For "closed systems" with no external source or sink of energy, the first law of thermodynamics states that a system's energy is constant unless energy is transferred in or out by mechanical work or heat, and that no energy is lost in transfer. This means that it is impossible to create or destroy energy. While heat can always be fully converted into work in a reversible isothermal expansion of an ideal gas, for cyclic processes of practical interest in heat engines the second law of thermodynamics states that the system doing work always loses some energy as waste heat. This creates a limit to the amount of heat energy that can do work in a cyclic process, a limit called the available energy. Mechanical and other forms of energy can be transformed in the other direction into thermal energy without such limitations.[3] The total energy of a system can be calculated by adding up all forms of energy in the system.

Examples of energy transformation include generating electric energy from heat energy via a steam turbine, or lifting an object against gravity using electrical energy driving a crane motor. Lifting against gravity performs mechanical work on the object and stores gravitational potential energy in the object. If the object falls to the ground, gravity does mechanical work on the object which transforms the potential energy in the gravitational field to the kinetic energy released as heat on impact with the ground. Our Sun transforms nuclear potential energy to other forms of energy; its total mass does not decrease due to that in itself (since it still contains the same total energy even if in different forms), but its mass does decrease when the energy escapes out to its surroundings, largely as radiant energy.
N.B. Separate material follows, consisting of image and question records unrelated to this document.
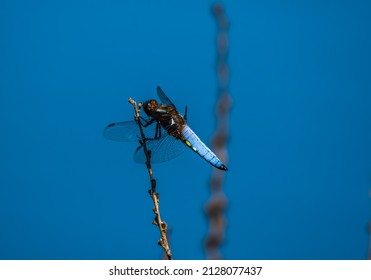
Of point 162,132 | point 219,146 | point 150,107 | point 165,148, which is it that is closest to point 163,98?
point 150,107

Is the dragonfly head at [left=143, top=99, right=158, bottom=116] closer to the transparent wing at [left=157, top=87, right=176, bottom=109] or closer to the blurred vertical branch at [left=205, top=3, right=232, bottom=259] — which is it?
the transparent wing at [left=157, top=87, right=176, bottom=109]

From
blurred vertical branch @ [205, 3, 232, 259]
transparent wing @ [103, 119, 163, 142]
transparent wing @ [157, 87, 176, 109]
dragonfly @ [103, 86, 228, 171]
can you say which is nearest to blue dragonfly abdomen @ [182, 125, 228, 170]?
dragonfly @ [103, 86, 228, 171]

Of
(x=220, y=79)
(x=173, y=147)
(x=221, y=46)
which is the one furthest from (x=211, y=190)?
(x=173, y=147)

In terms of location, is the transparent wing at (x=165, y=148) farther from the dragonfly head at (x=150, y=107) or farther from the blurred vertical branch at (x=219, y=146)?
the blurred vertical branch at (x=219, y=146)

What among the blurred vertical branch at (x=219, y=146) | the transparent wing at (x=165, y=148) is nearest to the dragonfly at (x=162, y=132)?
the transparent wing at (x=165, y=148)

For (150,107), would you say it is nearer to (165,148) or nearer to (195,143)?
(165,148)

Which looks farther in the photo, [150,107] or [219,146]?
[150,107]
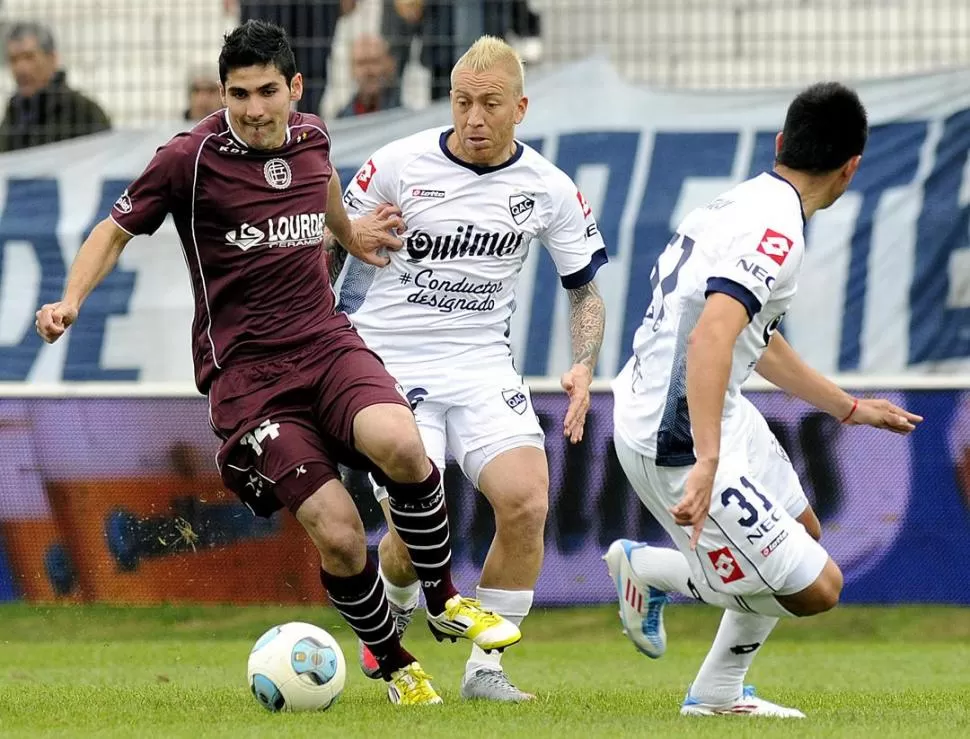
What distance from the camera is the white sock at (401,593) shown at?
23.9ft

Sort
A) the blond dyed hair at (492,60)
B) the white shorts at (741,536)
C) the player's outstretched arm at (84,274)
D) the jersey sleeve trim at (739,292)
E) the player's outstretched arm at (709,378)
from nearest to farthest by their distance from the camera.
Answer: the player's outstretched arm at (709,378) → the jersey sleeve trim at (739,292) → the player's outstretched arm at (84,274) → the white shorts at (741,536) → the blond dyed hair at (492,60)

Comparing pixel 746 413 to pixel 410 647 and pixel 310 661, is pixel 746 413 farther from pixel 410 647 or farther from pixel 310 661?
pixel 410 647

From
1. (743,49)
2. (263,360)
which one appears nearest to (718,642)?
(263,360)

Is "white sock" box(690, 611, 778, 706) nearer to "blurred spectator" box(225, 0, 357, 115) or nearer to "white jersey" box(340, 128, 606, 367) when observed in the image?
"white jersey" box(340, 128, 606, 367)

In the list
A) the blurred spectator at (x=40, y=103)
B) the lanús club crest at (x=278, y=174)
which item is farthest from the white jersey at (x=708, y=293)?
the blurred spectator at (x=40, y=103)

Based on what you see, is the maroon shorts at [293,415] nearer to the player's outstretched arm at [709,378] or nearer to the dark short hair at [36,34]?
the player's outstretched arm at [709,378]

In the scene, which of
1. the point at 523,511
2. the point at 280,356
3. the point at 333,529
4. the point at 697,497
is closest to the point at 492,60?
the point at 280,356

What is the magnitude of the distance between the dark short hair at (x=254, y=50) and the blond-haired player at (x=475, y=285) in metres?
0.86

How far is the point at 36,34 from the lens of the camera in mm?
12109

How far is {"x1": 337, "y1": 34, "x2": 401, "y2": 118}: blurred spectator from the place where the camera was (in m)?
11.9

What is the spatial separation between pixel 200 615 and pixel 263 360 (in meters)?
3.99

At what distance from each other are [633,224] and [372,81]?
2.05 meters

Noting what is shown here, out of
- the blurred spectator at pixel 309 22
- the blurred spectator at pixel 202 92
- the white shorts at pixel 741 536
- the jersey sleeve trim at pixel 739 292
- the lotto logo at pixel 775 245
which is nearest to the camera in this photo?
the jersey sleeve trim at pixel 739 292

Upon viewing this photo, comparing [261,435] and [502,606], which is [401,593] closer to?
[502,606]
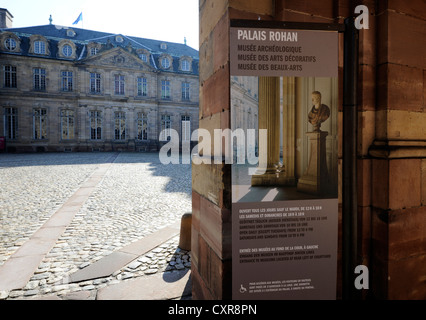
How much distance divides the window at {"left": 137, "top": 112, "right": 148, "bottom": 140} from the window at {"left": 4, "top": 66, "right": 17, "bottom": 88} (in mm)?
13370

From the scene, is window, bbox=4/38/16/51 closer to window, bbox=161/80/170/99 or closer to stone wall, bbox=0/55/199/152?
stone wall, bbox=0/55/199/152

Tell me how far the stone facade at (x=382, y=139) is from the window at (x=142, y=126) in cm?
3450

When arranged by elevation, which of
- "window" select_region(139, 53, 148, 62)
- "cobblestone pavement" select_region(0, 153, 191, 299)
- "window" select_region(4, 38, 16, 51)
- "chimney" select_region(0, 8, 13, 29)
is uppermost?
"chimney" select_region(0, 8, 13, 29)

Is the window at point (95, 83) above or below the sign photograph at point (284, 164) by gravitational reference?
above

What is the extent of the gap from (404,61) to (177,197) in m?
6.46

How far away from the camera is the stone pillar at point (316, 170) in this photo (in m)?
2.06

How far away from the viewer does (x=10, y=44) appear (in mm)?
30516

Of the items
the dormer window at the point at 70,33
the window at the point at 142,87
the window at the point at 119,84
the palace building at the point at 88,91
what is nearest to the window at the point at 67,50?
the palace building at the point at 88,91

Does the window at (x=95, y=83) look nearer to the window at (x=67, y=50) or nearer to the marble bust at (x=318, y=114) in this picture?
the window at (x=67, y=50)

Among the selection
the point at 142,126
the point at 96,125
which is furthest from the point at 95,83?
the point at 142,126

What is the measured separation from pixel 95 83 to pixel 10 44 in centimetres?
900

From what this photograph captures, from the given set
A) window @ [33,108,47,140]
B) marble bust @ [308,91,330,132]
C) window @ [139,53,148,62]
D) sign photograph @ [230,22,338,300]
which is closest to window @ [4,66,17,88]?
window @ [33,108,47,140]

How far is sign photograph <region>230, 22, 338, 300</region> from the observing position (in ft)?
6.33

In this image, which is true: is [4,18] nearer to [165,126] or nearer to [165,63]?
[165,63]
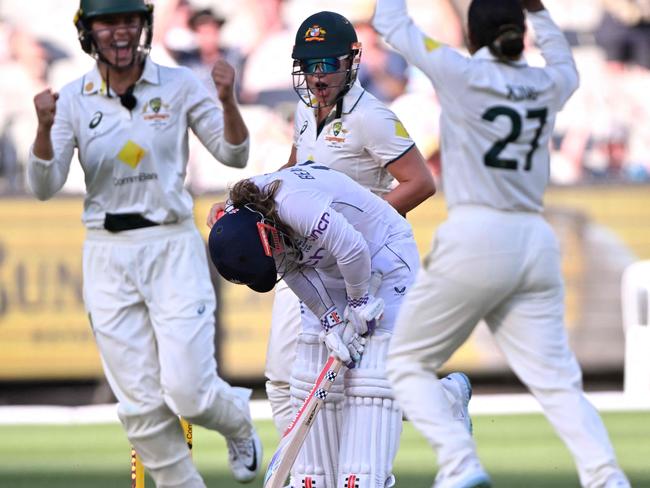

Mass and energy are closely related. According to the theory of mass–energy equivalence, any object that has mass when stationary in a frame of reference (called rest mass) also has an equivalent amount of energy whose form is called rest energy in that frame, and any additional energy acquired by the object above that rest energy will increase an object's mass. For example, with a sensitive enough scale, one could measure an increase in mass after heating an object.

Living organisms require available energy to stay alive, such as the energy humans get from food. Civilisation gets the energy it needs from energy resources such as fossil fuels, nuclear fuel, or renewable energy. The processes of Earth's climate and ecosystem are driven by the radiant energy Earth receives from the sun and the geothermal energy contained within the earth.
In biology, energy can be thought of as what's needed to keep entropy low.

The total energy of a system can be subdivided and classified in various ways. For example, classical mechanics distinguishes between kinetic energy, which is determined by an object's movement through space, and potential energy, which is a function of the position of an object within a field. It may also be convenient to distinguish gravitational energy, thermal energy, several types of nuclear energy (which utilize potentials from the nuclear force and the weak force), electric energy (from the electric field), and magnetic energy (from the magnetic field), among others. Many of these classifications overlap; for instance, thermal energy usually consists partly of kinetic and partly of potential energy.